◆ WORK TASK
Write out every entry below word for word, keeping each one unchanged.

◆ PROVIDED INFORMATION
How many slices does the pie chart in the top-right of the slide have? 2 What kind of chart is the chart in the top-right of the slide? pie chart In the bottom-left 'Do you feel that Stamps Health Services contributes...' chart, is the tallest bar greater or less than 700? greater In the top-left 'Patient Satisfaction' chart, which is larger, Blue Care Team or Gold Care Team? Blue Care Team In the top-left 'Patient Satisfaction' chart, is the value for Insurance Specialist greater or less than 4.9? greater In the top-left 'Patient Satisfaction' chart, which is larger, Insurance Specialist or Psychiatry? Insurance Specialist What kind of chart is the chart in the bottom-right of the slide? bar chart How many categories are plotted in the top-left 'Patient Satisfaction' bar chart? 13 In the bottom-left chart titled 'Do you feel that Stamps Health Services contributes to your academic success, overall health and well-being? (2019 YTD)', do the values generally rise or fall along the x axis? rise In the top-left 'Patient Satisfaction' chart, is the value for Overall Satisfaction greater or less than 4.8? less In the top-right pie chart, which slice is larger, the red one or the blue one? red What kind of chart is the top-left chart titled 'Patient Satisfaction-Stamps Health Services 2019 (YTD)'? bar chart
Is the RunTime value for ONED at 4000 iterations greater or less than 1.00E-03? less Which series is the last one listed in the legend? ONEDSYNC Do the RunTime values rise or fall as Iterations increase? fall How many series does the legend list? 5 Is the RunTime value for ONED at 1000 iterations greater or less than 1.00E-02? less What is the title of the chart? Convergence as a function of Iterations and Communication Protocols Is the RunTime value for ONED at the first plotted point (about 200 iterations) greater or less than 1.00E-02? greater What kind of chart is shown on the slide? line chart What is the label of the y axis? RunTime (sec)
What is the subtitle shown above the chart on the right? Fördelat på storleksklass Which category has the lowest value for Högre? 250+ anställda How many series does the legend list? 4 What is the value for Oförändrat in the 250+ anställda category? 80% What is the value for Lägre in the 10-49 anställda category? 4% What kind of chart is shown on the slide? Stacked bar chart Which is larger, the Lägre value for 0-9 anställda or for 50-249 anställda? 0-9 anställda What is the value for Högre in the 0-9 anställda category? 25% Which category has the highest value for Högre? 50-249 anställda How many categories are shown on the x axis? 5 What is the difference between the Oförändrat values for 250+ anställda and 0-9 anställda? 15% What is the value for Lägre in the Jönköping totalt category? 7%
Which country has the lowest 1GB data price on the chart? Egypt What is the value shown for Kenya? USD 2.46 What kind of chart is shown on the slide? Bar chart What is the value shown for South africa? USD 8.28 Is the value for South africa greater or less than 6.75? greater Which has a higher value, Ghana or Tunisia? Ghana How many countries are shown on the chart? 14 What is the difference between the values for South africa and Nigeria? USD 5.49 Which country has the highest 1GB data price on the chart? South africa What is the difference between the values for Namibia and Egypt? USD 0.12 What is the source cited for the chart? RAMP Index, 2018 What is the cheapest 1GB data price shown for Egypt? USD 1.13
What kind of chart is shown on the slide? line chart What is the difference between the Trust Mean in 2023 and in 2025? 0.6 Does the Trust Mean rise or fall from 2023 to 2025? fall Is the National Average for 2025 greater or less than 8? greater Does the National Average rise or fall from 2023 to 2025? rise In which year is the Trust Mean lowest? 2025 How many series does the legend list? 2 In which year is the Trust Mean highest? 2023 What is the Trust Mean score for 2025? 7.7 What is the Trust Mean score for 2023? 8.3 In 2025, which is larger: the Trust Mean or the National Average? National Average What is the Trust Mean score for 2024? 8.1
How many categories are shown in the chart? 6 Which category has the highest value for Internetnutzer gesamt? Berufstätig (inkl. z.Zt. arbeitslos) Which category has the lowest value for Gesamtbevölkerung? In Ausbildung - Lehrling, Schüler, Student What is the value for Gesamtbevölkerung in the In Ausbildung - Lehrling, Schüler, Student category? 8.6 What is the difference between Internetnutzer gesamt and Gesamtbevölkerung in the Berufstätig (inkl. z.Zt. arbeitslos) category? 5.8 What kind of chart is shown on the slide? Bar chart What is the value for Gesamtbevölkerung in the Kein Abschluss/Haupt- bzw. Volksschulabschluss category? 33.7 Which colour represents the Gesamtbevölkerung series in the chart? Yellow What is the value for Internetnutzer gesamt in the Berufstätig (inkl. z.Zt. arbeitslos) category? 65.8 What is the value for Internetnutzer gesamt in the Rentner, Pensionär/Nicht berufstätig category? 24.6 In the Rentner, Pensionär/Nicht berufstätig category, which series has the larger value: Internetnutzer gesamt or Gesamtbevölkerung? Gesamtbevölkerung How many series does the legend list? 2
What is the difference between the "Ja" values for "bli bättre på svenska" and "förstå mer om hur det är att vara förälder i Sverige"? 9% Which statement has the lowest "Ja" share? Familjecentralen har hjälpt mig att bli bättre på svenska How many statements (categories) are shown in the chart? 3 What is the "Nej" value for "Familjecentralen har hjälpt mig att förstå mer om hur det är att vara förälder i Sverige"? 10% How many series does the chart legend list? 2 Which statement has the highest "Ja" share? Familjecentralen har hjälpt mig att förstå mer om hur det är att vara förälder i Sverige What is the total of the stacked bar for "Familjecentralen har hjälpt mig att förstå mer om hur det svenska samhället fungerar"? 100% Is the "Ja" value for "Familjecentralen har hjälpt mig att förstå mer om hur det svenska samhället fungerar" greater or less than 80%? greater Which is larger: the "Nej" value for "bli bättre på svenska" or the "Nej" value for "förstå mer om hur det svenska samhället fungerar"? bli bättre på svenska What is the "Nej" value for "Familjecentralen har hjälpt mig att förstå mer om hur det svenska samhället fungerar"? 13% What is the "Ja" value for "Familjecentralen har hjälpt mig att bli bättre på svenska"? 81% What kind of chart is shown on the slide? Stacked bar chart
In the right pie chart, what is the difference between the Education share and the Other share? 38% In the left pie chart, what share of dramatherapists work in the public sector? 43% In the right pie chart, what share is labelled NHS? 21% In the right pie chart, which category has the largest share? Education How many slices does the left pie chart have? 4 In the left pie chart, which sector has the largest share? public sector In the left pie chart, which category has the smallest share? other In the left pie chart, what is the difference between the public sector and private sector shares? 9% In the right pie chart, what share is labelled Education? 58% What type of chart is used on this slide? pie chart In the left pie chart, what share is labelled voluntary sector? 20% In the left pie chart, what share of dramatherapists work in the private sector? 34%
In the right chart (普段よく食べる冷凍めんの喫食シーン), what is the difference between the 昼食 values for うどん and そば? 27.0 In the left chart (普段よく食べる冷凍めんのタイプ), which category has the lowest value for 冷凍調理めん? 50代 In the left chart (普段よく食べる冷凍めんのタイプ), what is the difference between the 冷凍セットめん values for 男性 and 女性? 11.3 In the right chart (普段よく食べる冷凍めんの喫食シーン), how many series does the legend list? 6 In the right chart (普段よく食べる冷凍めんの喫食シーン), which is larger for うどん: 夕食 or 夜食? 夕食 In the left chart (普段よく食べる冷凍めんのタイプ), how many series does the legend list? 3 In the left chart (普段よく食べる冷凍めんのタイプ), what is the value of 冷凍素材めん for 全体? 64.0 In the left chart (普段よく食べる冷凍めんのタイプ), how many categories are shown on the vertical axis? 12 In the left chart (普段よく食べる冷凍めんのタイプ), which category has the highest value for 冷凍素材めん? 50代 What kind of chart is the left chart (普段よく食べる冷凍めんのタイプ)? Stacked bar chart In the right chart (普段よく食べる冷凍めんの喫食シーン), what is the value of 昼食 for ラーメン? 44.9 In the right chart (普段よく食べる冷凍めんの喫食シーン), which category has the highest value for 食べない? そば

◆ TASK RESPONSE
How many slices does the pie chart in the top-right of the slide have? 2 What kind of chart is the chart in the top-right of the slide? pie chart In the bottom-left 'Do you feel that Stamps Health Services contributes...' chart, is the tallest bar greater or less than 700? greater In the top-left 'Patient Satisfaction' chart, which is larger, Blue Care Team or Gold Care Team? Blue Care Team In the top-left 'Patient Satisfaction' chart, is the value for Insurance Specialist greater or less than 4.9? greater In the top-left 'Patient Satisfaction' chart, which is larger, Insurance Specialist or Psychiatry? Insurance Specialist What kind of chart is the chart in the bottom-right of the slide? bar chart How many categories are plotted in the top-left 'Patient Satisfaction' bar chart? 13 In the bottom-left chart titled 'Do you feel that Stamps Health Services contributes to your academic success, overall health and well-being? (2019 YTD)', do the values generally rise or fall along the x axis? rise In the top-left 'Patient Satisfaction' chart, is the value for Overall Satisfaction greater or less than 4.8? less In the top-right pie chart, which slice is larger, the red one or the blue one? red What kind of chart is the top-left chart titled 'Patient Satisfaction-Stamps Health Services 2019 (YTD)'? bar chart
Is the RunTime value for ONED at 4000 iterations greater or less than 1.00E-03? less Which series is the last one listed in the legend? ONEDSYNC Do the RunTime values rise or fall as Iterations increase? fall How many series does the legend list? 5 Is the RunTime value for ONED at 1000 iterations greater or less than 1.00E-02? less What is the title of the chart? Convergence as a function of Iterations and Communication Protocols Is the RunTime value for ONED at the first plotted point (about 200 iterations) greater or less than 1.00E-02? greater What kind of chart is shown on the slide? line chart What is the label of the y axis? RunTime (sec)
What is the subtitle shown above the chart on the right? Fördelat på storleksklass Which category has the lowest value for Högre? 250+ anställda How many series does the legend list? 4 What is the value for Oförändrat in the 250+ anställda category? 80% What is the value for Lägre in the 10-49 anställda category? 4% What kind of chart is shown on the slide? Stacked bar chart Which is larger, the Lägre value for 0-9 anställda or for 50-249 anställda? 0-9 anställda What is the value for Högre in the 0-9 anställda category? 25% Which category has the highest value for Högre? 50-249 anställda How many categories are shown on the x axis? 5 What is the difference between the Oförändrat values for 250+ anställda and 0-9 anställda? 15% What is the value for Lägre in the Jönköping totalt category? 7%
Which country has the lowest 1GB data price on the chart? Egypt What is the value shown for Kenya? USD 2.46 What kind of chart is shown on the slide? Bar chart What is the value shown for South africa? USD 8.28 Is the value for South africa greater or less than 6.75? greater Which has a higher value, Ghana or Tunisia? Ghana How many countries are shown on the chart? 14 What is the difference between the values for South africa and Nigeria? USD 5.49 Which country has the highest 1GB data price on the chart? South africa What is the difference between the values for Namibia and Egypt? USD 0.12 What is the source cited for the chart? RAMP Index, 2018 What is the cheapest 1GB data price shown for Egypt? USD 1.13
What kind of chart is shown on the slide? line chart What is the difference between the Trust Mean in 2023 and in 2025? 0.6 Does the Trust Mean rise or fall from 2023 to 2025? fall Is the National Average for 2025 greater or less than 8? greater Does the National Average rise or fall from 2023 to 2025? rise In which year is the Trust Mean lowest? 2025 How many series does the legend list? 2 In which year is the Trust Mean highest? 2023 What is the Trust Mean score for 2025? 7.7 What is the Trust Mean score for 2023? 8.3 In 2025, which is larger: the Trust Mean or the National Average? National Average What is the Trust Mean score for 2024? 8.1
How many categories are shown in the chart? 6 Which category has the highest value for Internetnutzer gesamt? Berufstätig (inkl. z.Zt. arbeitslos) Which category has the lowest value for Gesamtbevölkerung? In Ausbildung - Lehrling, Schüler, Student What is the value for Gesamtbevölkerung in the In Ausbildung - Lehrling, Schüler, Student category? 8.6 What is the difference between Internetnutzer gesamt and Gesamtbevölkerung in the Berufstätig (inkl. z.Zt. arbeitslos) category? 5.8 What kind of chart is shown on the slide? Bar chart What is the value for Gesamtbevölkerung in the Kein Abschluss/Haupt- bzw. Volksschulabschluss category? 33.7 Which colour represents the Gesamtbevölkerung series in the chart? Yellow What is the value for Internetnutzer gesamt in the Berufstätig (inkl. z.Zt. arbeitslos) category? 65.8 What is the value for Internetnutzer gesamt in the Rentner, Pensionär/Nicht berufstätig category? 24.6 In the Rentner, Pensionär/Nicht berufstätig category, which series has the larger value: Internetnutzer gesamt or Gesamtbevölkerung? Gesamtbevölkerung How many series does the legend list? 2
What is the difference between the "Ja" values for "bli bättre på svenska" and "förstå mer om hur det är att vara förälder i Sverige"? 9% Which statement has the lowest "Ja" share? Familjecentralen har hjälpt mig att bli bättre på svenska How many statements (categories) are shown in the chart? 3 What is the "Nej" value for "Familjecentralen har hjälpt mig att förstå mer om hur det är att vara förälder i Sverige"? 10% How many series does the chart legend list? 2 Which statement has the highest "Ja" share? Familjecentralen har hjälpt mig att förstå mer om hur det är att vara förälder i Sverige What is the total of the stacked bar for "Familjecentralen har hjälpt mig att förstå mer om hur det svenska samhället fungerar"? 100% Is the "Ja" value for "Familjecentralen har hjälpt mig att förstå mer om hur det svenska samhället fungerar" greater or less than 80%? greater Which is larger: the "Nej" value for "bli bättre på svenska" or the "Nej" value for "förstå mer om hur det svenska samhället fungerar"? bli bättre på svenska What is the "Nej" value for "Familjecentralen har hjälpt mig att förstå mer om hur det svenska samhället fungerar"? 13% What is the "Ja" value for "Familjecentralen har hjälpt mig att bli bättre på svenska"? 81% What kind of chart is shown on the slide? Stacked bar chart
In the right pie chart, what is the difference between the Education share and the Other share? 38% In the left pie chart, what share of dramatherapists work in the public sector? 43% In the right pie chart, what share is labelled NHS? 21% In the right pie chart, which category has the largest share? Education How many slices does the left pie chart have? 4 In the left pie chart, which sector has the largest share? public sector In the left pie chart, which category has the smallest share? other In the left pie chart, what is the difference between the public sector and private sector shares? 9% In the right pie chart, what share is labelled Education? 58% What type of chart is used on this slide? pie chart In the left pie chart, what share is labelled voluntary sector? 20% In the left pie chart, what share of dramatherapists work in the private sector? 34%
In the right chart (普段よく食べる冷凍めんの喫食シーン), what is the difference between the 昼食 values for うどん and そば? 27.0 In the left chart (普段よく食べる冷凍めんのタイプ), which category has the lowest value for 冷凍調理めん? 50代 In the left chart (普段よく食べる冷凍めんのタイプ), what is the difference between the 冷凍セットめん values for 男性 and 女性? 11.3 In the right chart (普段よく食べる冷凍めんの喫食シーン), how many series does the legend list? 6 In the right chart (普段よく食べる冷凍めんの喫食シーン), which is larger for うどん: 夕食 or 夜食? 夕食 In the left chart (普段よく食べる冷凍めんのタイプ), how many series does the legend list? 3 In the left chart (普段よく食べる冷凍めんのタイプ), what is the value of 冷凍素材めん for 全体? 64.0 In the left chart (普段よく食べる冷凍めんのタイプ), how many categories are shown on the vertical axis? 12 In the left chart (普段よく食べる冷凍めんのタイプ), which category has the highest value for 冷凍素材めん? 50代 What kind of chart is the left chart (普段よく食べる冷凍めんのタイプ)? Stacked bar chart In the right chart (普段よく食べる冷凍めんの喫食シーン), what is the value of 昼食 for ラーメン? 44.9 In the right chart (普段よく食べる冷凍めんの喫食シーン), which category has the highest value for 食べない? そば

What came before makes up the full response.